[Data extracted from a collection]
★ ★ ★
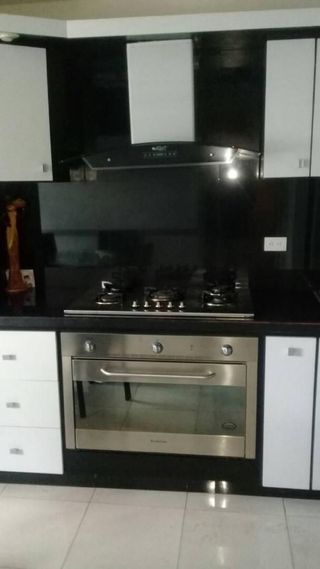 Reforma cocina: horno y vitrocerámica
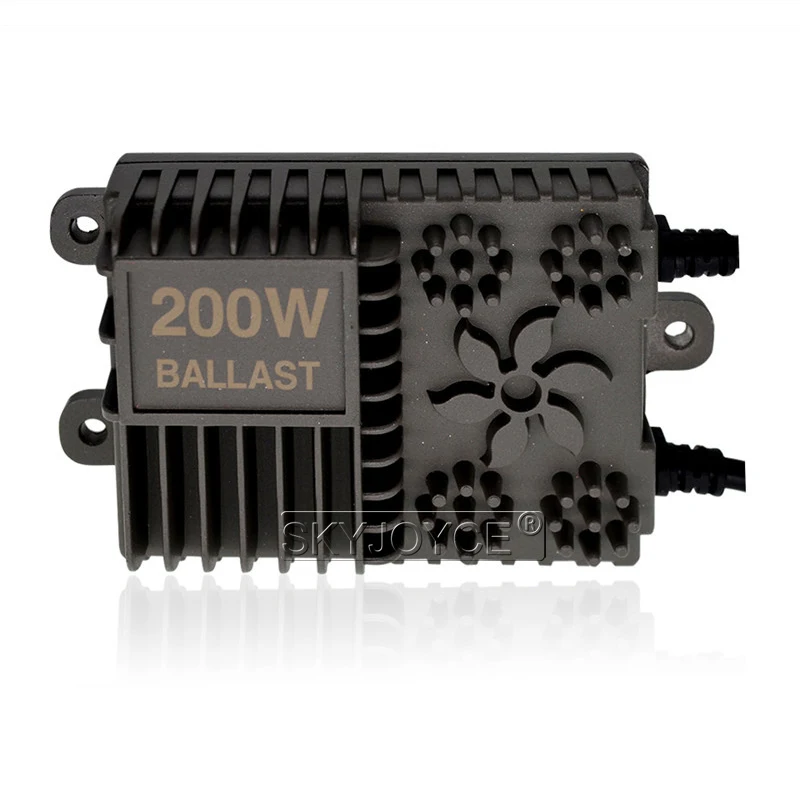 1 PCS 12V 200W Xenon HID Car Light Ballast High Power Fast Bright HID Conversion Ballast Replacement For Auto Headlight Lamp (2)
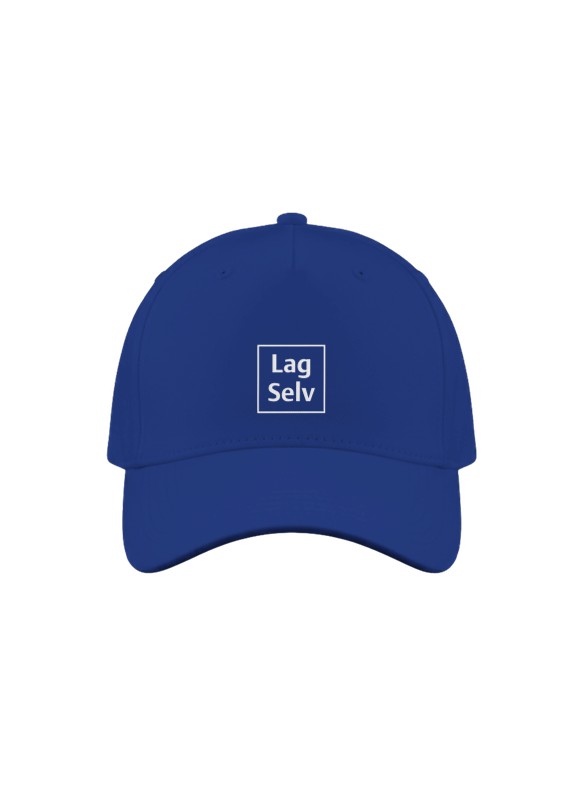 Personlig 5-Panel Caps med Trykk | Design din egen logo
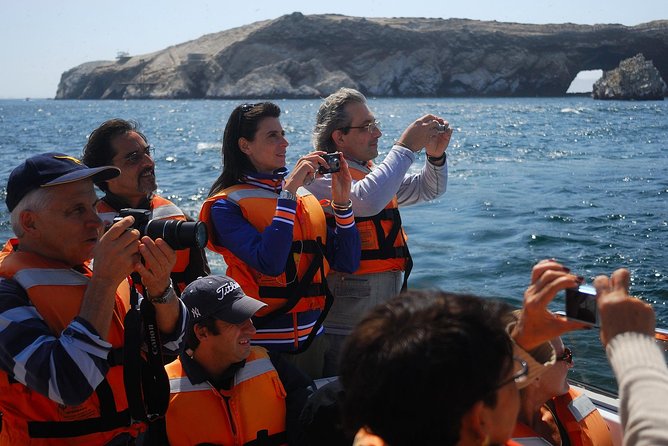 Nazca Lines & Ballestas Islands Private Tour From Lima - Traveler Photos and Reviews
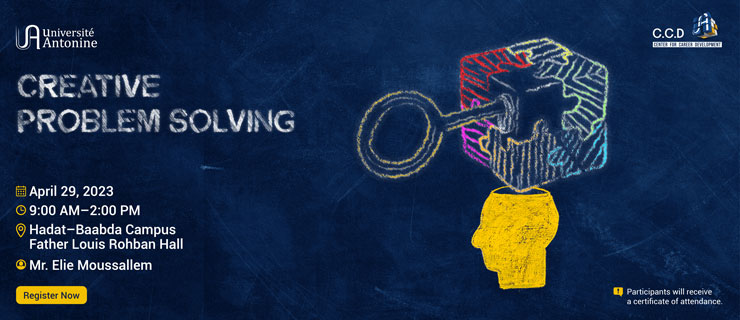 Creative Problem Solving 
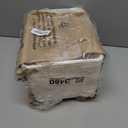 5 Compartment Plates Disposable Heavy Duty (100 Pack) Trays 12.5" x 8.6" - Sugarcane School Trays - Disposable Plates with Compartments Sectioned - Environmentally-Friendly Paper Dividers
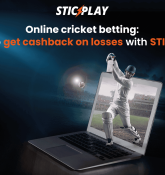 Online Cricket Betting: How to Get Cashback on Losses with STICPLAY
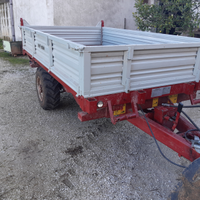 Rimorchio agricolo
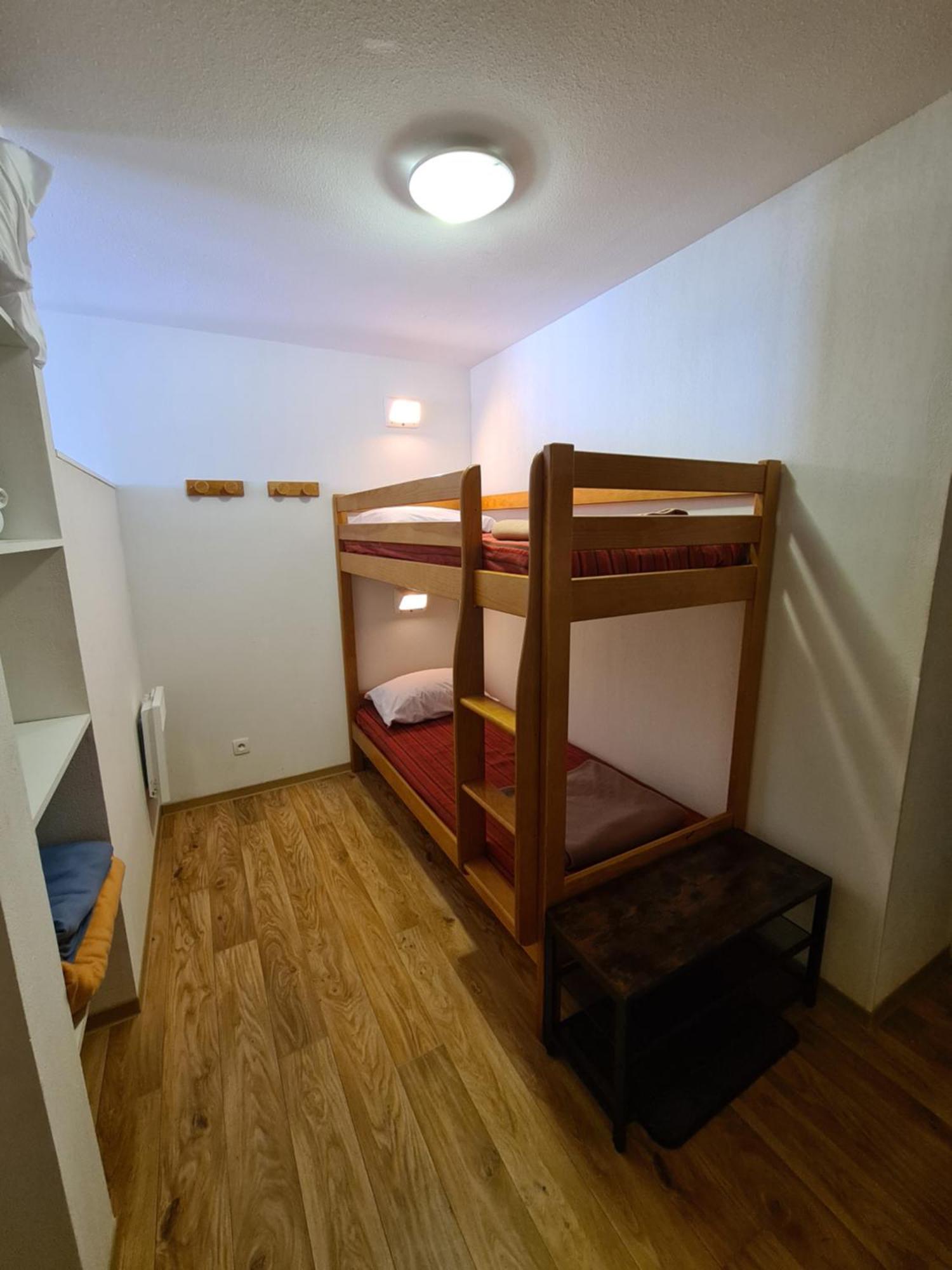 Grand Appartement Meuble La Foux D'Allos T3 6 A 8 Personnes Luaran gambar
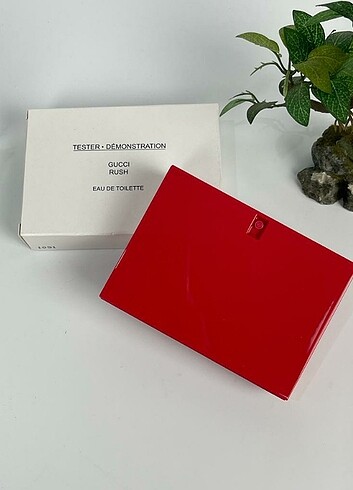 Gucci Rush 75 ml bayan tester parfum 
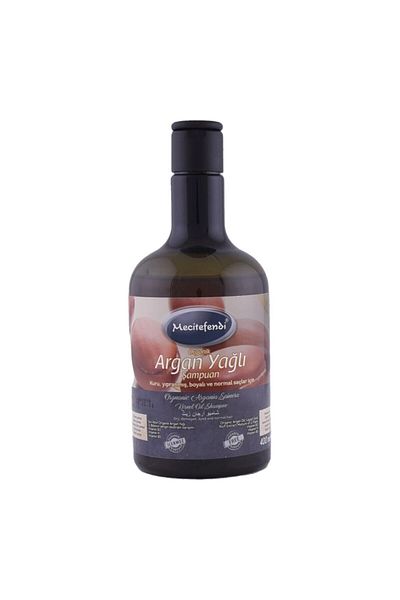 Mecitefendi 400 ml Argan Shampoo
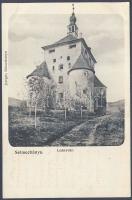 Selmecbánya Leányvár castle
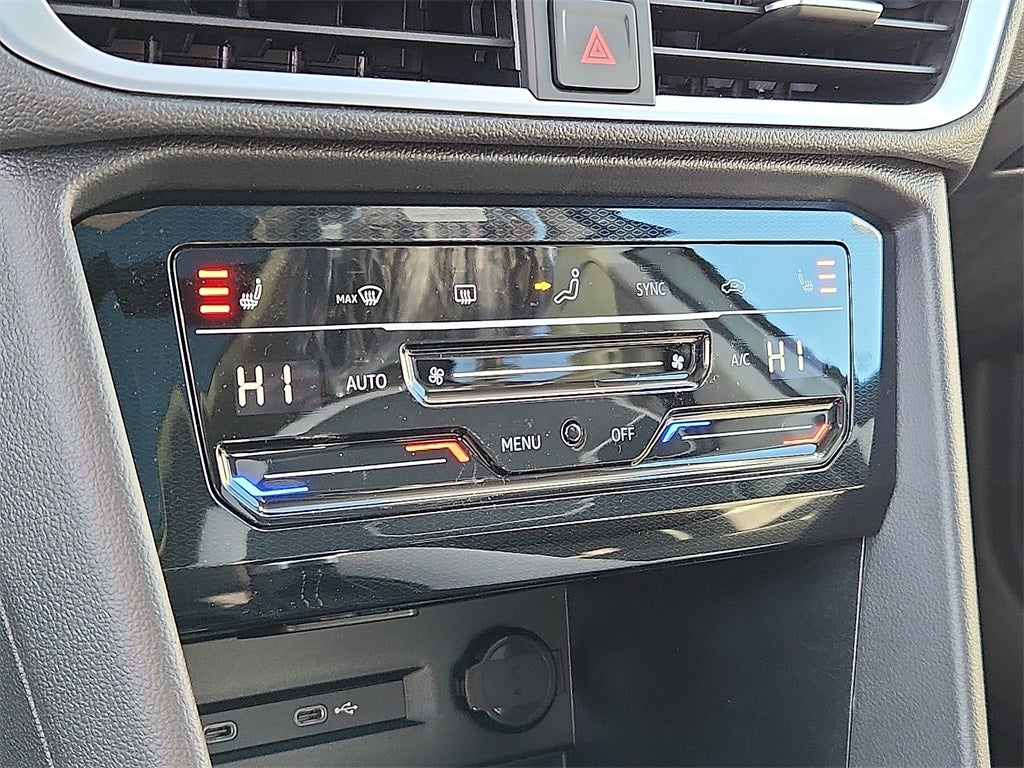 2026 Volkswagen Taos 1.5T SE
★ ★ ★
| WHAT TO WORK ON |
Copy every line of the items above word for word, leaving out the pictures.

| SOLUTION |
 Reforma cocina: horno y vitrocerámica
 1 PCS 12V 200W Xenon HID Car Light Ballast High Power Fast Bright HID Conversion Ballast Replacement For Auto Headlight Lamp (2)
 Personlig 5-Panel Caps med Trykk | Design din egen logo
 Nazca Lines & Ballestas Islands Private Tour From Lima - Traveler Photos and Reviews
 Creative Problem Solving 
 5 Compartment Plates Disposable Heavy Duty (100 Pack) Trays 12.5" x 8.6" - Sugarcane School Trays - Disposable Plates with Compartments Sectioned - Environmentally-Friendly Paper Dividers
 Online Cricket Betting: How to Get Cashback on Losses with STICPLAY
 Rimorchio agricolo
 Grand Appartement Meuble La Foux D'Allos T3 6 A 8 Personnes Luaran gambar
 Gucci Rush 75 ml bayan tester parfum 
 Mecitefendi 400 ml Argan Shampoo
 Selmecbánya Leányvár castle
 2026 Volkswagen Taos 1.5T SE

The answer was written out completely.